Catalyst wins Oakley Surf Shop Challenge in pumping Nicaraguan surf

 By Jake Howard

Let’s make it official: San Clemente surf shop Catalyst now owns the title of “America’s Most Core Surf Shop.” And it has rightfully earned it.

This September, Surfer Magazine’s Oakley Surf Shop Challenge descended on Playa Colorado in Nicaragua for its national finals. In attendance were six teams representing various hotbed surf regions throughout the country, but it was the first-ever appearance for Catalyst.

Other teams that made the trip south included Sunrise Surf Shop from Florida, Secret Spot Surf Shop from North Carolina, HIC Kailua from Hawaii, Pacific Wave Surf Shop from Santa Cruz, and 2018 defending champion Surf Ride Oceanside.

The teams were comprised of two “pro” surfers and two shop “employees,” which provides the contest with elite, world-class talent, as well as giving underground shop rats a chance to shine on a big stage.

Catalyst was represented by hometown pros Nate Yeomans and Kei Kobayashi, who teamed up with cash register jockeys Jack Hopkins and Kevin Tran. A shop from San Clemente or Dana Point had never won the title, making this year’s victory all the more sweet.

The Oakley Surf Shop Challenge first debuted in 2009 as a way to celebrate the critical role that surf shops play in surfing’s vibrant culture. Today, the contest series is the proving ground for friendly surf shop rivalries and serves as the ideal forum for shining light on just how important these local businesses are to our respective communities.

Regional qualifying events are held throughout the year. The winners of each region received an all-expenses-paid trip to Nicaragua to battle it out for a cash prize and, more importantly, bragging rights.

The final was held on Sept. 11, and the Central American surf was absolutely perfect. With solid four- to six-foot barrels and offshore winds, the stacked talent on the Catalyst team took full advantage.

Kobayashi shined from beginning to end. In Round 1, he posted a 9.03 on an absolute screamer. He kept the momentum going in the final, posting an 8.10. The team used his wave as its “double whammy” wave, meaning the score was doubled, giving a huge advantage to the San Clemente squad.

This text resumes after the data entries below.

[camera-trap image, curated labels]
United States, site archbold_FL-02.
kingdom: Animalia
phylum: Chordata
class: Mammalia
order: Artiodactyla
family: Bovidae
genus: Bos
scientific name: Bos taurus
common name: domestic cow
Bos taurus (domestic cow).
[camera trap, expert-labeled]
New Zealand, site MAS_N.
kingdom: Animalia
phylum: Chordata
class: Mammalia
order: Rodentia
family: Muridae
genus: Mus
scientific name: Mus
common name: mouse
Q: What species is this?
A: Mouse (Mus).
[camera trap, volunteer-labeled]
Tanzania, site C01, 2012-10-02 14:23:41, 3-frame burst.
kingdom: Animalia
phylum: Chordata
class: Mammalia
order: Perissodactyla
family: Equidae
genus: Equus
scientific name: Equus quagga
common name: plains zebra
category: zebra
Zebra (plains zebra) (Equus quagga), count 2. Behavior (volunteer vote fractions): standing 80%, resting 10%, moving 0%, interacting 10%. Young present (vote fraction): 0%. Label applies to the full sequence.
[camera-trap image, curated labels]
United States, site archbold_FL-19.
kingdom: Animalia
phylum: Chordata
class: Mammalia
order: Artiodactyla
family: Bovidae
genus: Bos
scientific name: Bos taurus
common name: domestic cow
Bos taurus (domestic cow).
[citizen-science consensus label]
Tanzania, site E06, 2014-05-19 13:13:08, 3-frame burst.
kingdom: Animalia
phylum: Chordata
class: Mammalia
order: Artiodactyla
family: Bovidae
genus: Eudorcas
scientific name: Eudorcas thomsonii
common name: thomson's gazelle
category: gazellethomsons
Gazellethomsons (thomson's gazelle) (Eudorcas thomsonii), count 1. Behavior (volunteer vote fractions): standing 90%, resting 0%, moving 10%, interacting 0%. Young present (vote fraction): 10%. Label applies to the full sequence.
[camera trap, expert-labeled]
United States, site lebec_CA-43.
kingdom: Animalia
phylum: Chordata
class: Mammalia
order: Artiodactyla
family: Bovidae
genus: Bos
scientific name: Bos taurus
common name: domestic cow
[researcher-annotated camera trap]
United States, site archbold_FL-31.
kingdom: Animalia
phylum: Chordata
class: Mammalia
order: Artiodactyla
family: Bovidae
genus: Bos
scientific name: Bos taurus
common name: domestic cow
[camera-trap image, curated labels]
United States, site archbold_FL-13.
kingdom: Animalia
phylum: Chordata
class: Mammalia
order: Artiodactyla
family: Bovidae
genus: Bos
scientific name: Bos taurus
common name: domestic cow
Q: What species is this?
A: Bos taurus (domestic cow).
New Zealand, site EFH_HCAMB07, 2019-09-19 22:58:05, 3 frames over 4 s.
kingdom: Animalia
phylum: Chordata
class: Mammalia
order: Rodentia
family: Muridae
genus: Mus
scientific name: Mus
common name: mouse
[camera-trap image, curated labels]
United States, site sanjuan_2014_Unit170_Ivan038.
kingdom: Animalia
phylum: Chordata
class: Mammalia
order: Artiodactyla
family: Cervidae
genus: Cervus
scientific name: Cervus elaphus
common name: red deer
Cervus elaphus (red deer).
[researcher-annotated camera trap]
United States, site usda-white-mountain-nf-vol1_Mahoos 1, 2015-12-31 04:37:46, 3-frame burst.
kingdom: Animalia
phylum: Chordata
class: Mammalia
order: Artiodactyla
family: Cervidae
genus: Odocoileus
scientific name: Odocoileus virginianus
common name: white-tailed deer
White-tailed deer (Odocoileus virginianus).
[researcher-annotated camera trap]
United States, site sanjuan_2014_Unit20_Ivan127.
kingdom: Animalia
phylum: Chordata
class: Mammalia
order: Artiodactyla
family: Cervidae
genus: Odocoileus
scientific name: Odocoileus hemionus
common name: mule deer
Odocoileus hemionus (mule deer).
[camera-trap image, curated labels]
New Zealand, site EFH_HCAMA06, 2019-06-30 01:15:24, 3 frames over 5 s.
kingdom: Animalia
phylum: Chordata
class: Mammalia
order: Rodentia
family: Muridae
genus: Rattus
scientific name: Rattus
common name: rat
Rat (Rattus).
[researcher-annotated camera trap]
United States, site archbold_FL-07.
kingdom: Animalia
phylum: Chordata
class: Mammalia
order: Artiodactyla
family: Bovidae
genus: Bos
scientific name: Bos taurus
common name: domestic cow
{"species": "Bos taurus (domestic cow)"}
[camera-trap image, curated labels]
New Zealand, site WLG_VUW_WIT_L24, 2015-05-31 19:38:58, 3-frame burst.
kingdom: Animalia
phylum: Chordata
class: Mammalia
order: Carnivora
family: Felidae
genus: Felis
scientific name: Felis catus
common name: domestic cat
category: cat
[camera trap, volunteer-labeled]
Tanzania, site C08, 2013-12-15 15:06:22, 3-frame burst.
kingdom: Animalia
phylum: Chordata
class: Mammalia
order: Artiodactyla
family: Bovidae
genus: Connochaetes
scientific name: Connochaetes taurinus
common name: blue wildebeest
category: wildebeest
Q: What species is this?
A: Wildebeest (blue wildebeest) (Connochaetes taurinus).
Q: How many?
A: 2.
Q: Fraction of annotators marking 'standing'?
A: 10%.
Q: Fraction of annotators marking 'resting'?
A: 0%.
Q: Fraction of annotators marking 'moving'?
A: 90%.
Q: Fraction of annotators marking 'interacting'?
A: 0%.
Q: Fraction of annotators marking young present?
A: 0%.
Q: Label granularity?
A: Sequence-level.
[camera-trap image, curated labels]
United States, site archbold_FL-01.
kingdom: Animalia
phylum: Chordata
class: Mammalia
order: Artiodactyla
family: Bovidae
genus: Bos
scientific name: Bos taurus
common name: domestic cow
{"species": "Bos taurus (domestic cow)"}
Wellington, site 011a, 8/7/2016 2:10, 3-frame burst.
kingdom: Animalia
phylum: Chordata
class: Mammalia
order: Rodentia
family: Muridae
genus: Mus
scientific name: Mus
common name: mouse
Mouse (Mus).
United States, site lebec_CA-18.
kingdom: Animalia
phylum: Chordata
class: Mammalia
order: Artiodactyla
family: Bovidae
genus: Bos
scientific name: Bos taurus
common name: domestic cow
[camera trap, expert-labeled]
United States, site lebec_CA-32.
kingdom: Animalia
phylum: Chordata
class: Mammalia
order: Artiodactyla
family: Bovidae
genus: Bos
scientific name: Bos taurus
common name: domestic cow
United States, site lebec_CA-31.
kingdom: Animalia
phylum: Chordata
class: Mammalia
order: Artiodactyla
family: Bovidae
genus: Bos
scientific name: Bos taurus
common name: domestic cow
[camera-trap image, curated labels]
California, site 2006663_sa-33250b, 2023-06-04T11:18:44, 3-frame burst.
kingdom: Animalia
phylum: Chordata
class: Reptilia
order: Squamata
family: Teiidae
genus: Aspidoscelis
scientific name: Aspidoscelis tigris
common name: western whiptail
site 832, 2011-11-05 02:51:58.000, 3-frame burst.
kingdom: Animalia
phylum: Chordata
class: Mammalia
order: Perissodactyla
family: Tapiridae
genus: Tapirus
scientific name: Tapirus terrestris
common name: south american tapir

Hopkins contributed with a five-point ride. Then it was Yeomans’ turn. A veteran of the WSL Championship Tour, Yeomans knows a thing or two about making heats, and with the waves cooking, he was happy to oblige. The goofy-footer paddled out and locked in an 8.57 on a well-executed left-hander.

With a combined heat score of 29.3, Catalyst was rolling before Tran even paddled out.

“We all came out and just wanted to have fun—no pressure at all,” Tran said as the champagne was flying. “That’s when we perform the best; just having fun, and it worked out in our favor. Everyone did what they had to do, and it was such a fun time out here. That [trophy] is going to look good in the shop!”